Matthew Jukes looks at three new brands that are future-facing and modern.

I try to keep up to date with new releases, yet it is awfully hard to keep abreast of everything happening in our green and pleasant land, not least because there is so much going on! This month, I have picked out three new brands, and one bottle is so new it has yet to be released! A couple of themes link these wines together besides being extremely impressive on the palate. 

The first is that these wines are future-facing and modern, and the second theme is that they are extremely brave. Bravery is a terrific component when brainstorming new ventures and also new product releases, just as long as you do not overstretch yourself and come a cropper. If you can imprint as much of your character as possible into the finished creation, the story stacks up as genuine and credible when you come to sell it. This is precisely what this trio has done and so instead of a slow start which then has to be built on over the years, these brave brands have catapulted themselves onto the market with tremendous wines which all wear their hearts on their sleeves. 

Please support these brave souls by buying their wines and, if you like them as much as I do, spread the word!

The fruit for this beautiful wine comes from the Sainsbury family’s Preston Farm in Preston Candover, Hampshire. Mark Sainsbury and his brother Julian were inspired to get into grape growing by their late father, Baron Sainsbury of Preston Candover KG, and their neighbour John Ashburton (Lord Baring).

 It was rather fortuitous that their farm has silty clay loam over free-draining chalk sub-soil, which is perfect for this venture, and after planting a five-hectare vineyard in 2011, this inaugural wine is poised for release. 

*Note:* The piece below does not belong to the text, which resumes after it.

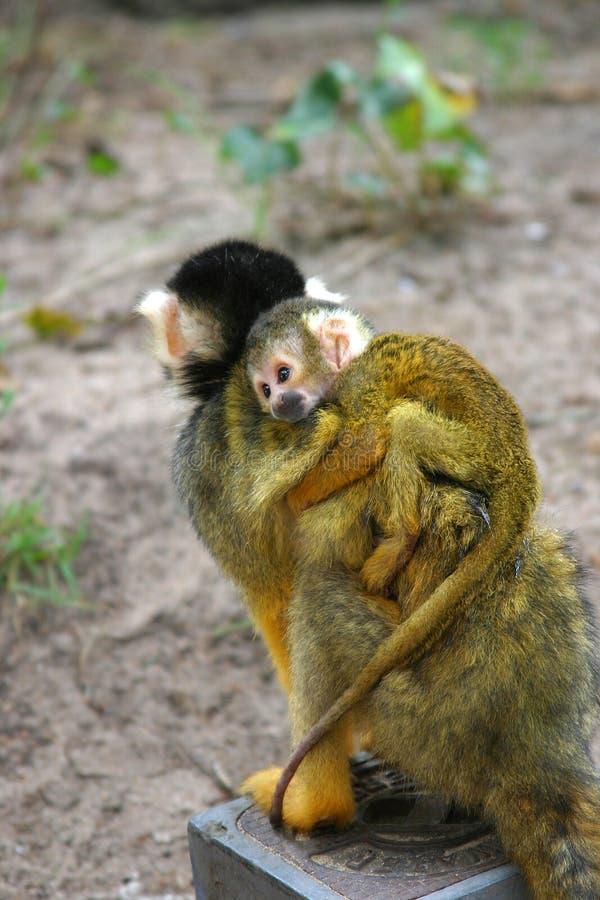 Kleiner Eichhörnchenfallhammer Lizenzfreies Stockbild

Candover Brook is the name of the chalk stream that runs through the estate, and it is home to the rare English white-clawed crayfish depicted on the label. Made at Hambledon by Felix Gabillet, the blend is 54% Chardonnay, 33% Pinot Noir and 13% Pinot Meunier and 85% comes from the 2018 vintage with 15% Hambledon reserve wine in the mix. 

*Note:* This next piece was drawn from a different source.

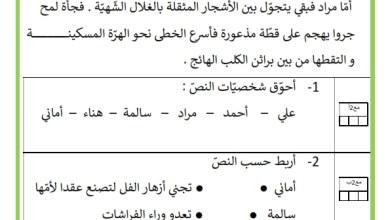 Photo of تقييم مكتسبات المتعلّمين في نهاية السداسي الثاني  مادة : القراءة  – السنة الاولى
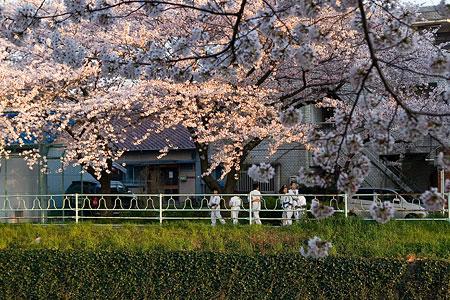 香流川桜1-5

This is one of the most English, stunning, rosés I have tasted, and the super-smooth, incredibly pure fruit is mesmerising. I will forgive the clear glass bottle on this occasion, but they must go green with their next wine! I urge you to track down a bottle and raise a glass to this brave new label as soon as you possibly can – they have cracked the hardest style of sparkling wine in their very first attempt.


NV Candover Brook, Rosé £39.99  launched in the third week of March

Try as I might, I cannot find this wine on the Itasca Wines website, but I am sure you will have more luck. The Wine Yard in Farnham doesn’t have a website, and The Pickled Pepper in Odiham does, but only shows Penn Croft’s Bacchus, so I wish you the best of luck in tracking down one of the 900 bottles made of this thrilling wine. Perhaps just give them a ring.

Made at contract winery Itasca by Ben Smith, who was responsible for making my highest scoring English wine of all time (2018 Oxney Chardonnay), I have no problem declaring that this is the UK’s finest Pinot Blanc to date. 

The fruit comes from the Missing Gate Vineyard in Essex, where it was hand-picked and whole bunch pressed into third fill Burgundy barrels. I was lucky enough to taste a bottle late last year, and it is as lively and energetic as any white wine you will taste.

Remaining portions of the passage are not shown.